To do: Lay out every line of the entries below as a Markdown table with the columns "Row" (a running number) and "Line" (the line's text), leaving out blank lines and any pictures.

Records to use:
--------------------------------------------------

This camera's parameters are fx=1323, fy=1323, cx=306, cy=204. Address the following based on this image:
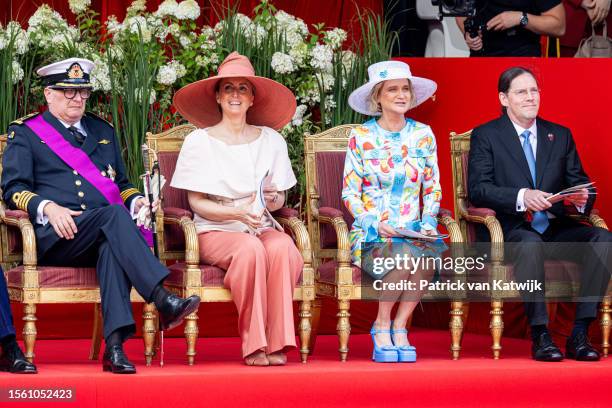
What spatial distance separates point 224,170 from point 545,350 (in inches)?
63.5

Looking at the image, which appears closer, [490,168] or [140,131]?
[490,168]

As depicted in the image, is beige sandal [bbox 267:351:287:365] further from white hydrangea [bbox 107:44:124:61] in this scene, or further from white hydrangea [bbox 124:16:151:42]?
white hydrangea [bbox 124:16:151:42]

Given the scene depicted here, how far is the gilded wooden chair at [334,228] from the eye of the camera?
227 inches

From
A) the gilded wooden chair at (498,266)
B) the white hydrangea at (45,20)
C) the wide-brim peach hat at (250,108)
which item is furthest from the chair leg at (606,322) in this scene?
the white hydrangea at (45,20)

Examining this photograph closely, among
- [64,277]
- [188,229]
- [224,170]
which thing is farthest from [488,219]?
[64,277]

--------------------------------------------------

Answer for the task:
| Row | Line |
|---|---|
| 1 | This camera's parameters are fx=1323, fy=1323, cx=306, cy=204. Address the following based on this image: |
| 2 | What spatial distance separates point 224,170 from point 545,350 (in inches)? |
| 3 | 63.5 |
| 4 | Looking at the image, which appears closer, [490,168] or [140,131]? |
| 5 | [490,168] |
| 6 | As depicted in the image, is beige sandal [bbox 267:351:287:365] further from white hydrangea [bbox 107:44:124:61] in this scene, or further from white hydrangea [bbox 124:16:151:42]? |
| 7 | white hydrangea [bbox 124:16:151:42] |
| 8 | Given the scene depicted here, how far is the gilded wooden chair at [334,228] from the eye of the camera? |
| 9 | 227 inches |
| 10 | From |
| 11 | A) the gilded wooden chair at (498,266) |
| 12 | B) the white hydrangea at (45,20) |
| 13 | C) the wide-brim peach hat at (250,108) |
| 14 | which item is furthest from the chair leg at (606,322) in this scene? |
| 15 | the white hydrangea at (45,20) |
| 16 | Examining this photograph closely, among |
| 17 | - [64,277] |
| 18 | - [188,229] |
| 19 | - [224,170] |
| 20 | which thing is farthest from [488,219]? |
| 21 | [64,277] |